Goal.
Please retype the stretch of the records from the line that contains "Of the choices" through the line that contains "which one is furthest from the chopped", keeping every line exactly as it appears.

Raw records.

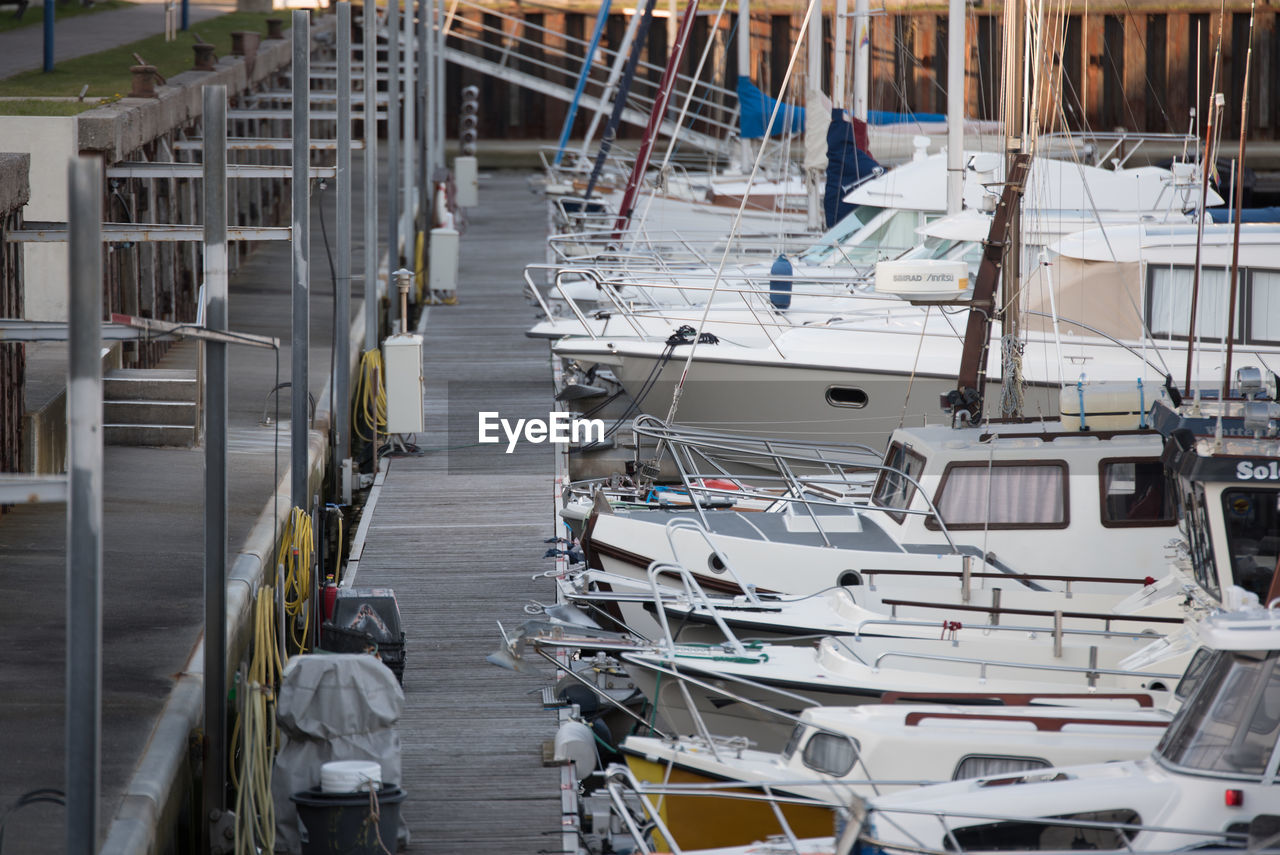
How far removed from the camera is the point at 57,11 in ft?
96.4

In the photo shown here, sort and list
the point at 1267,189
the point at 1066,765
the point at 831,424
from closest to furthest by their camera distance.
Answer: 1. the point at 1066,765
2. the point at 831,424
3. the point at 1267,189

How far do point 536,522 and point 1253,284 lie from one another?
6406mm

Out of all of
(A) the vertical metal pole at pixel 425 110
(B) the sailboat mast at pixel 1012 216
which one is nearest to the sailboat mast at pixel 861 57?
(A) the vertical metal pole at pixel 425 110

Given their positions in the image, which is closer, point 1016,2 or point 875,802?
point 875,802

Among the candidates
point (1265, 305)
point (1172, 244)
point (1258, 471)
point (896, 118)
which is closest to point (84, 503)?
point (1258, 471)

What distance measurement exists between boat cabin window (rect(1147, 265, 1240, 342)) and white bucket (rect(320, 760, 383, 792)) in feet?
29.9

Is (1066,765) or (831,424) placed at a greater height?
(831,424)

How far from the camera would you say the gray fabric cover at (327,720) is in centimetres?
735

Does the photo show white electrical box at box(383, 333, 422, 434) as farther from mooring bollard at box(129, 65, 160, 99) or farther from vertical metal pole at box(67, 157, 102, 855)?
vertical metal pole at box(67, 157, 102, 855)

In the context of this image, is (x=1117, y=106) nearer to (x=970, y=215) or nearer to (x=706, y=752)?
(x=970, y=215)

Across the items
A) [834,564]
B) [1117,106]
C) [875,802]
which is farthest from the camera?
[1117,106]

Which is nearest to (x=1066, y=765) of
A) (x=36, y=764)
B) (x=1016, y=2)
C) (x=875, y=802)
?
(x=875, y=802)

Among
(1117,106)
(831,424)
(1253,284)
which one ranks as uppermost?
(1117,106)

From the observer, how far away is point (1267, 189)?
28.7 meters
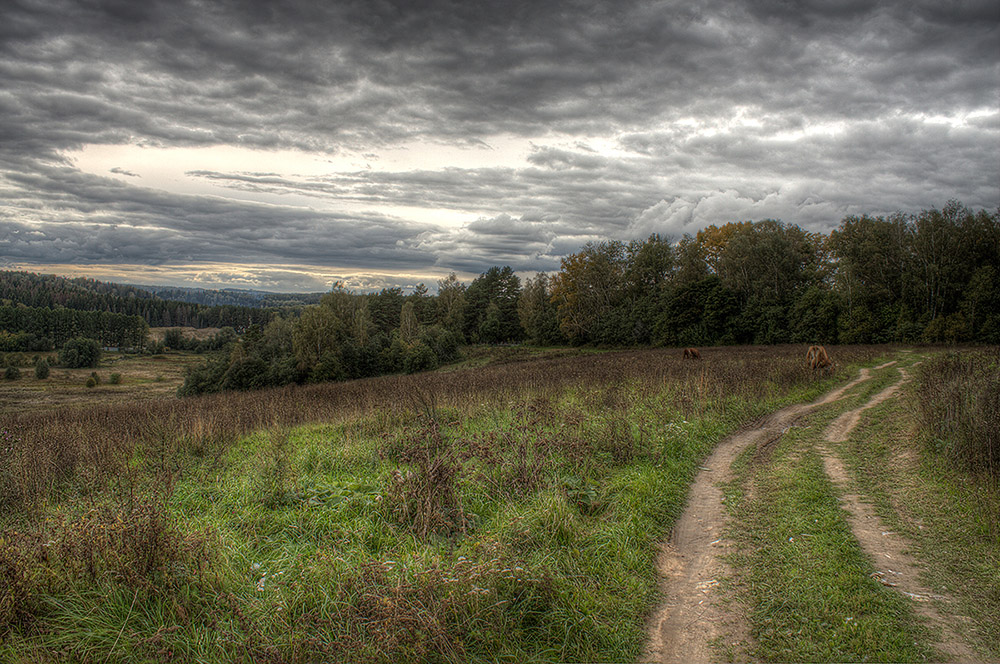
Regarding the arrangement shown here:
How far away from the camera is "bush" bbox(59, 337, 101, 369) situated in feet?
312

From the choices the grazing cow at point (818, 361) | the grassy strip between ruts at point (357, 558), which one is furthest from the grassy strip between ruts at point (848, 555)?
the grazing cow at point (818, 361)

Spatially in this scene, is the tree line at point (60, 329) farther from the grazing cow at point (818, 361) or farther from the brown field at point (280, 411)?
the grazing cow at point (818, 361)

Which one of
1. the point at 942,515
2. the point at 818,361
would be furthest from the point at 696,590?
the point at 818,361

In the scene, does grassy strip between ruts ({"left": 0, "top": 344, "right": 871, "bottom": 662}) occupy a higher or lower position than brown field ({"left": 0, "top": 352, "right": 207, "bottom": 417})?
higher

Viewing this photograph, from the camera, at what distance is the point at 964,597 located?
3992mm

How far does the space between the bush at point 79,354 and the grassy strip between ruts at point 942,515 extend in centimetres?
12833

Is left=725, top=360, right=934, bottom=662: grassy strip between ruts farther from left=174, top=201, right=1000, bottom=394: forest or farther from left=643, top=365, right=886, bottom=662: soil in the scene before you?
left=174, top=201, right=1000, bottom=394: forest

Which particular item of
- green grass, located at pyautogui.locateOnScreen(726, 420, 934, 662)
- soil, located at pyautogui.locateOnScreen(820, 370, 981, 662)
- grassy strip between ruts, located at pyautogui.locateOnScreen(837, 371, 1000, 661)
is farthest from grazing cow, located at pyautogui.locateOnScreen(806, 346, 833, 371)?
green grass, located at pyautogui.locateOnScreen(726, 420, 934, 662)

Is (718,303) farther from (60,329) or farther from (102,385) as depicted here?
(60,329)

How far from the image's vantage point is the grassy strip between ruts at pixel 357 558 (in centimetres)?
336

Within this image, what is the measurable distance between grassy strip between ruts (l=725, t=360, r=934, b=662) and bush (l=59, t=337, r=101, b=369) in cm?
12738

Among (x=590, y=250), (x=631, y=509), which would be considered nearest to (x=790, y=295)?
(x=590, y=250)

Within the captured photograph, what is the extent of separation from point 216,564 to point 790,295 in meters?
52.0

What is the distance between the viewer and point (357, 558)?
4.54 metres
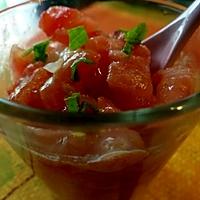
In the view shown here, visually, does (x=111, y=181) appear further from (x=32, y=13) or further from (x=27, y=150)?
(x=32, y=13)

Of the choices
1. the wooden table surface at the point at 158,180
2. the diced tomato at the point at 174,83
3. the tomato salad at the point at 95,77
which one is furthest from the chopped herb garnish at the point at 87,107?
the wooden table surface at the point at 158,180

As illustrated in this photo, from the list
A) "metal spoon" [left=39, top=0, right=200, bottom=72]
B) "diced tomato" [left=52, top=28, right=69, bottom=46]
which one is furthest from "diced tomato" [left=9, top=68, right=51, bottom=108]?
"metal spoon" [left=39, top=0, right=200, bottom=72]

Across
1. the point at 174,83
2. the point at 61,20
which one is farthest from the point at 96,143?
the point at 61,20

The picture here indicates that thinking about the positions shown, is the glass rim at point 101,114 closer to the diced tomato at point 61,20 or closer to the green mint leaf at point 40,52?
the green mint leaf at point 40,52

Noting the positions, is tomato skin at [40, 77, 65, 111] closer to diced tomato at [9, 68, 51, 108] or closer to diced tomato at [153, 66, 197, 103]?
diced tomato at [9, 68, 51, 108]

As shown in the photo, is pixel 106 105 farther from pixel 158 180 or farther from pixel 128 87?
pixel 158 180

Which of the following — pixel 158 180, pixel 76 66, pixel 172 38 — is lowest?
pixel 158 180
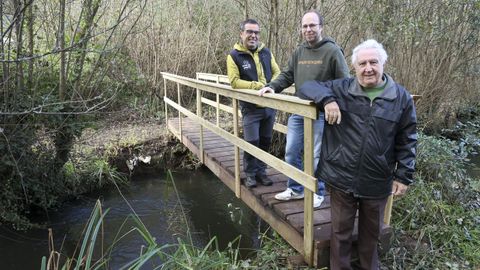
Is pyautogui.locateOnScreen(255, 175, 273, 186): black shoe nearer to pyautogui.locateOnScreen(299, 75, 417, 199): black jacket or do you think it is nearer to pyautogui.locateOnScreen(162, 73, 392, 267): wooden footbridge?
pyautogui.locateOnScreen(162, 73, 392, 267): wooden footbridge

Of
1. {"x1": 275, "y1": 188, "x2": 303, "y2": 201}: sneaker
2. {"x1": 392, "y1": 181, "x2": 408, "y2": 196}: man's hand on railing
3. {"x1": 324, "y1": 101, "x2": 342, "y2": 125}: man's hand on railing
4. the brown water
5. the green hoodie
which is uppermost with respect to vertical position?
the green hoodie

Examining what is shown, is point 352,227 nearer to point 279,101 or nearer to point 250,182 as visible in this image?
point 279,101

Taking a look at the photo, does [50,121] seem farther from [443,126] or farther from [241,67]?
[443,126]

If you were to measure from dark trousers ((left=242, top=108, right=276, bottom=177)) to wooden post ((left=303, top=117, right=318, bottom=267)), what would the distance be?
1076 mm

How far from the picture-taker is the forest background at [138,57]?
5082 millimetres

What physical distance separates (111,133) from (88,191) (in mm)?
1902

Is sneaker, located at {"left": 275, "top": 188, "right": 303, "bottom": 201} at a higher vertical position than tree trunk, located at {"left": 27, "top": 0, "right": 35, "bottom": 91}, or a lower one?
lower

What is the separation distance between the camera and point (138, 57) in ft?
32.2

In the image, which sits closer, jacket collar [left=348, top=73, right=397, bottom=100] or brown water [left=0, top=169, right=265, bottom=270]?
jacket collar [left=348, top=73, right=397, bottom=100]

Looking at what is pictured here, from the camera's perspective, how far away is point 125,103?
985 centimetres

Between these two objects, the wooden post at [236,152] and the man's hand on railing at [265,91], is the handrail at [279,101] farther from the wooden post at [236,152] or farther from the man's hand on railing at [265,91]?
the wooden post at [236,152]

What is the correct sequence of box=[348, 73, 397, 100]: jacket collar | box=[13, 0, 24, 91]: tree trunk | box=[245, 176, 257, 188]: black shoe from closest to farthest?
1. box=[348, 73, 397, 100]: jacket collar
2. box=[245, 176, 257, 188]: black shoe
3. box=[13, 0, 24, 91]: tree trunk

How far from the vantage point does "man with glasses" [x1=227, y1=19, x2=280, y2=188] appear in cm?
374

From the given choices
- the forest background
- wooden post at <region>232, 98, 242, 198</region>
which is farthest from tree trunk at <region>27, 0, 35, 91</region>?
wooden post at <region>232, 98, 242, 198</region>
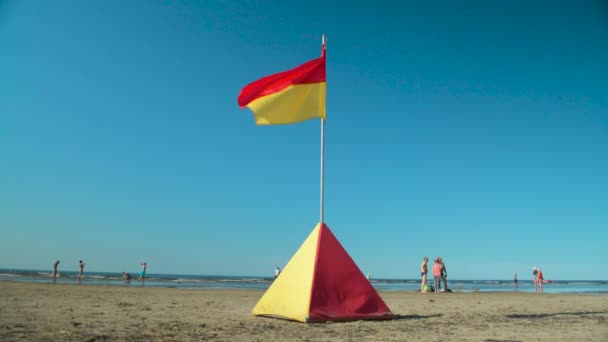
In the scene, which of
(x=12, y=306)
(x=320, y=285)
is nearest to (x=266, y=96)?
(x=320, y=285)

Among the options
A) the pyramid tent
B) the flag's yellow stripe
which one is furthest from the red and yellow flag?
the pyramid tent

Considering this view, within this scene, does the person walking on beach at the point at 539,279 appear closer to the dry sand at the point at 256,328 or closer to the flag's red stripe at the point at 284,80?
the dry sand at the point at 256,328

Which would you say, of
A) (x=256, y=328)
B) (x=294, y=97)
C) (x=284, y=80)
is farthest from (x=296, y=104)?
(x=256, y=328)

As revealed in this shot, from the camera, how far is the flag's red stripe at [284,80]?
366 inches

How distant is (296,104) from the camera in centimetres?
929

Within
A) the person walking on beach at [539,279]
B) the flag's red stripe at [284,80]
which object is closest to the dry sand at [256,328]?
the flag's red stripe at [284,80]

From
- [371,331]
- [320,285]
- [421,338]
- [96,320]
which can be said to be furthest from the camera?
[320,285]

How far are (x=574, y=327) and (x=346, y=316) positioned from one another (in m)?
3.98

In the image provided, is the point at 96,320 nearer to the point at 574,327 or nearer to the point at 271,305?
the point at 271,305

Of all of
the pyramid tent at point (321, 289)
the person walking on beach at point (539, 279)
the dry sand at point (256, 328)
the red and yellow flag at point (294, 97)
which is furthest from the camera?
the person walking on beach at point (539, 279)

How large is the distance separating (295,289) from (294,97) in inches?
159

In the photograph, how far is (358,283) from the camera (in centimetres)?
847

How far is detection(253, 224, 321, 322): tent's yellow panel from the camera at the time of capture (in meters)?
7.82

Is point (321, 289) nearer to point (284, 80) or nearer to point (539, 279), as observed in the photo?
point (284, 80)
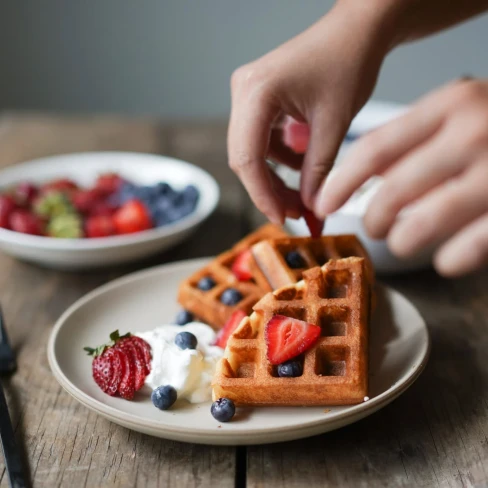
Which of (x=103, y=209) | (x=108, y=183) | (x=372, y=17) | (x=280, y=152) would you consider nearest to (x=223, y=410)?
(x=280, y=152)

Problem solution.
Of the choices
1. the wooden table surface at the point at 158,180
2. the diced tomato at the point at 174,83
3. the tomato salad at the point at 95,77
which one is furthest from the chopped herb garnish at the point at 87,107?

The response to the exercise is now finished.